MYC directly regulates Krt23 through promoter Ebox sites. (A) Schematic representation of KRT23 promoter and predicted Ebox binding sites. Reporter construct inserts are detailed below. (B) Luciferase-based reporter assays confirmed MYC transactivation activities in primary hepatocytes transfected with empty plasmid (Vector) or a MYC expression vector (MYC). (C) ChIP primer site locations within the KRT23 promoter used to confirm MYC Ebox binding. (D) MYC ChIP assays for determining promoter occupancy was examined using liver tissue from control and Wy-14643 treated mice. Experiments were performed with at least four replicates. Each data point represents the mean ± SD (***, p < 0.001).

FIG. 6.

Adenovirus expressing KRT23 induces G2/M-related gene expression in primary hepatocytes. (A) qRT-PCR analysis of G2/M-related genes Cdc25c, Cdk1, Ccnb1, Ccnb2, Ki67, and Pcna mRNA in primary hepatocytes infected with KRT23 expressing adenovirus (Ad-KRT23). Uninfected cells (Control) and cells infected with GFP expressing adenovirus (Ad-GFP) were used as negative controls. (B) Aurora kinase (Aurk) and Aurk-associated gene expression in KRT23 adenovirus infected primary hepatocytes. (C) Western blotting of KRT23, CDC25C, CCNB, and (D) AURKA protein expression in KRT23 adenovirus infected cells. ACTB expression was used as a loading control. (E) Immunoprecipitation with anti-KRT23 antibody followed by western blotting of 14–3-3ε in liver tissue from control or Wy-14643 treated mice. Each data point represents the mean ± SD (***, p < 0.001).

FIG. 7.

Aurora kinase inhibition attenuates MYC and KRT23 expression in the PPARA agonist-induced liver proliferation model. (A) qRT-PCR analysis of Krt23 and Myc mRNA in livers from Wy-14643 treated mice for 3 days or mice treated with Wy-14643 and MK-8745 (Wy + MK-8745) for 3 days.

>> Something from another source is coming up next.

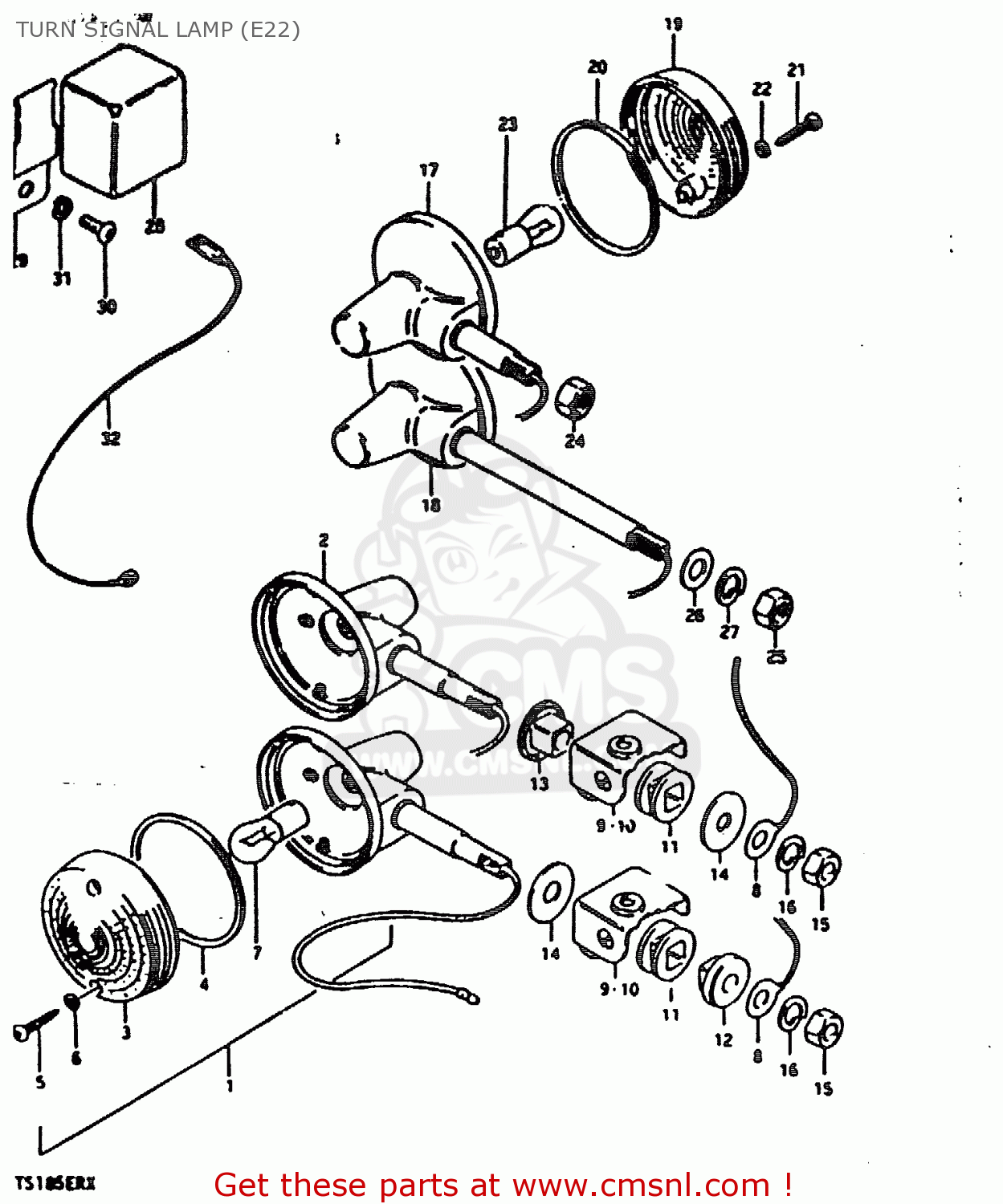 TURN SIGNAL LAMP (E22) TS185ER 1981 (X) (E01 E02 E04 E09 E21 E22 E24 E26 E30)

Vehicle treated mice were used as a negative control (Vehicle). (B) Western blot analysis of KRT23 and MYC in liver from Wy-14643 treated mice or treated with MK-8745 in mice. (C) Densitometric analysis of MYC and KRT23 protein expression. (D) Analysis of PPARA-dependent, MYC-amplified gene expression in response to AURK inhibition. (E) Proposed mechanism of action for KRT23 during PPARA-mediated hepatocyte proliferation. Experiments were performed on at least five mice/group. Each data point represents the mean ± SD (ns, not significant; *, p < 0.05; **, p < 0.01; ***, p < 0.001).

FIG. 8.

KRT23 expression correlates with human HCC progression. (A) Western blot analysis of KRT23, MYC, CCNB1, and AURKA protein expression in human liver biopsies. (B) Densitometric analysis of KRT23 and MYC protein expression. (C) Densitometric analysis of CCNB1 and AURKA protein expression. (D) Immunohistochemical staining of KRT23, MYC, and AURKA in from normal or cancerous human liver sections. Representative images are shown. Scale bars represent 20 µm (400X).